Please, introduce yourself. What series have you done? What got you into making webcomics?

Hello! I’m Sarah (sometimes SarahN or VermillionWorks), and I recently just finished my horror webcomic called Daniel, a depression-era story about an unfortunate man turned vampire. I also worked on Vampire Phantasm and Cwen’s Quest (that was written by Nick Stroffolino) in the past, but both are inactive now. I also work on a short horror comic just for Patreon called Succubus that I will get back to updating in July, most likely.

I started making comics by hand way back when I first discovered the medium as a kid when my dad bought me some comics, although it was particularly manga in anime magazines that got my attention. Once I started getting into the Internet and got a hold of a scanner is when I first started posting comics, usually fancomics for anime. Vampire Phantasm was my first serious go at an original story (as you can see, I’ve been into vampires for a LONG time), but because I started it when I was so young, it went through several reboots until I just lost inspiration and dropped it. I regret not trying new things sooner, but Vampire Phantasm still helped me improve my art and writing. It also helped me discover the webcomics community.

Well, looks like you finally struck gold with Daniel. Have you always enjoyed vampire stories? Any particular vampire stories that are your favorites and/or an inspiration for your comic?

▶ _Exercise set_
1. Using the interview, decide whether each statement agrees with it, answering yes or no and quoting the words that settle it.
(a) Sarah wrote Cwen's Quest herself.
(b) Daniel is set in the Depression era.
(c) Vampire Phantasm is still active.
2. Answer these questions from the interview.
(a) On what platform does Sarah publish Succubus?
(b) Who bought Sarah comics when she was a kid?
(c) What did Sarah get hold of before she first started posting comics?

▶ _Extracted entries_
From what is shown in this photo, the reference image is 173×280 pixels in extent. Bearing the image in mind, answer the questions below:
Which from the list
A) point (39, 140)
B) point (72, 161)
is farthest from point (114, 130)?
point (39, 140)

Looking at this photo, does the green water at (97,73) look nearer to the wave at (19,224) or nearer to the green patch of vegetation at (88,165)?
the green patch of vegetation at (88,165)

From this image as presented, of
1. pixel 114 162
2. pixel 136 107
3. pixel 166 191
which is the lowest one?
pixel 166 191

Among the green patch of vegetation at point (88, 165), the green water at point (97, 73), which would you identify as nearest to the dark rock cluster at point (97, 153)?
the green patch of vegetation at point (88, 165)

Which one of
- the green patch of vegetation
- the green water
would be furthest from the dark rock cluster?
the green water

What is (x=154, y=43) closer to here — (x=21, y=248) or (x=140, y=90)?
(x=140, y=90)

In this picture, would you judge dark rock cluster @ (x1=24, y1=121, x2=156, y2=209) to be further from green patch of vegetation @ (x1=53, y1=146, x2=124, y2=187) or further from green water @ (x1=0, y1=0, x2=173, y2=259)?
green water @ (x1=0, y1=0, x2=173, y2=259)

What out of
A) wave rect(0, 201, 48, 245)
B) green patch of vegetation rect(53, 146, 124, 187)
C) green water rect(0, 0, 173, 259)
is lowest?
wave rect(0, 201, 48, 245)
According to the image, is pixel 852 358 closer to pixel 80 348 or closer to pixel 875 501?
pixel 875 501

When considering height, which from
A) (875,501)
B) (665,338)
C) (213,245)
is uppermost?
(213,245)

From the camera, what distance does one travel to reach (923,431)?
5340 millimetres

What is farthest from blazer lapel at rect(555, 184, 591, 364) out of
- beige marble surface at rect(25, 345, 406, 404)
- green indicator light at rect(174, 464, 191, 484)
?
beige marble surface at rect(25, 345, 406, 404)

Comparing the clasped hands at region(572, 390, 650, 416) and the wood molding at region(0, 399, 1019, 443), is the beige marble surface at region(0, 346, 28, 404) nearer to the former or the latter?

▶ _Activity answers_
1.
(a) No: "that was written by Nick Stroffolino"
(b) Yes: "a depression-era story about an unfortunate man turned vampire"
(c) No: "but both are inactive now"

2.
(a) Patreon
(b) Her dad
(c) A scanner